* Stored records *
BEGIN

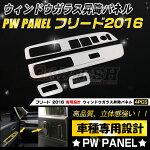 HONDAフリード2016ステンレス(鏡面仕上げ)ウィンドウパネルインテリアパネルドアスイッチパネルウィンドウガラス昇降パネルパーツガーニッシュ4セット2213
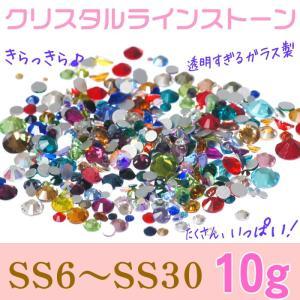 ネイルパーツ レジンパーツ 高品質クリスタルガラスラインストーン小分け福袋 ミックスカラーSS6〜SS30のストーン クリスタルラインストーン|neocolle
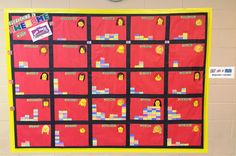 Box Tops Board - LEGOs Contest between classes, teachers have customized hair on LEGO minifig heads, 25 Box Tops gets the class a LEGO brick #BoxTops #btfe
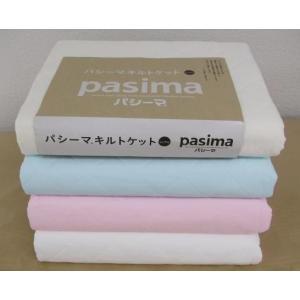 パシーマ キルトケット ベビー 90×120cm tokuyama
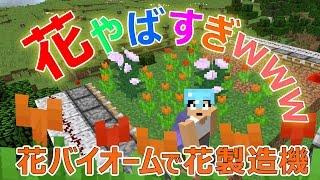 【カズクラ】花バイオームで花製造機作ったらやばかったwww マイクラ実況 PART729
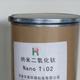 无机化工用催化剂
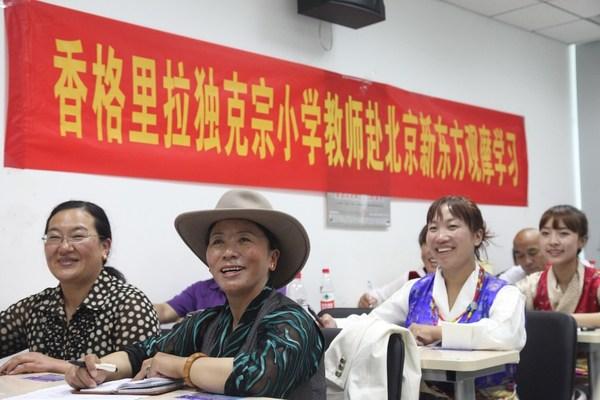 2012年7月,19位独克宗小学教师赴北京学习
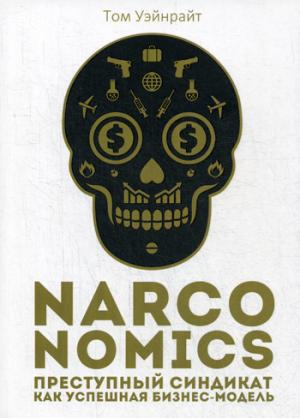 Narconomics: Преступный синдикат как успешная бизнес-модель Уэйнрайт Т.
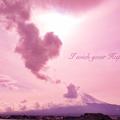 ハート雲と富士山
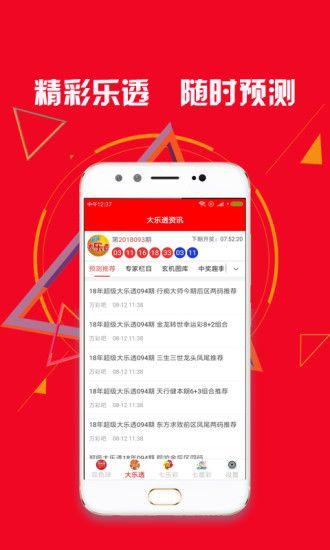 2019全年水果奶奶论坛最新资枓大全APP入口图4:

END

* Work to be completed *
Reproduce only the lines from the beginning of the data through the line that contains "2012年7月,19位独克宗小学教师赴北京学习", both included, and please drop the pictures.

* Exercise response *
 HONDAフリード2016ステンレス(鏡面仕上げ)ウィンドウパネルインテリアパネルドアスイッチパネルウィンドウガラス昇降パネルパーツガーニッシュ4セット2213
 ネイルパーツ レジンパーツ 高品質クリスタルガラスラインストーン小分け福袋 ミックスカラーSS6〜SS30のストーン クリスタルラインストーン|neocolle
 Box Tops Board - LEGOs Contest between classes, teachers have customized hair on LEGO minifig heads, 25 Box Tops gets the class a LEGO brick #BoxTops #btfe
 パシーマ キルトケット ベビー 90×120cm tokuyama
 【カズクラ】花バイオームで花製造機作ったらやばかったwww マイクラ実況 PART729
 无机化工用催化剂
 2012年7月,19位独克宗小学教师赴北京学习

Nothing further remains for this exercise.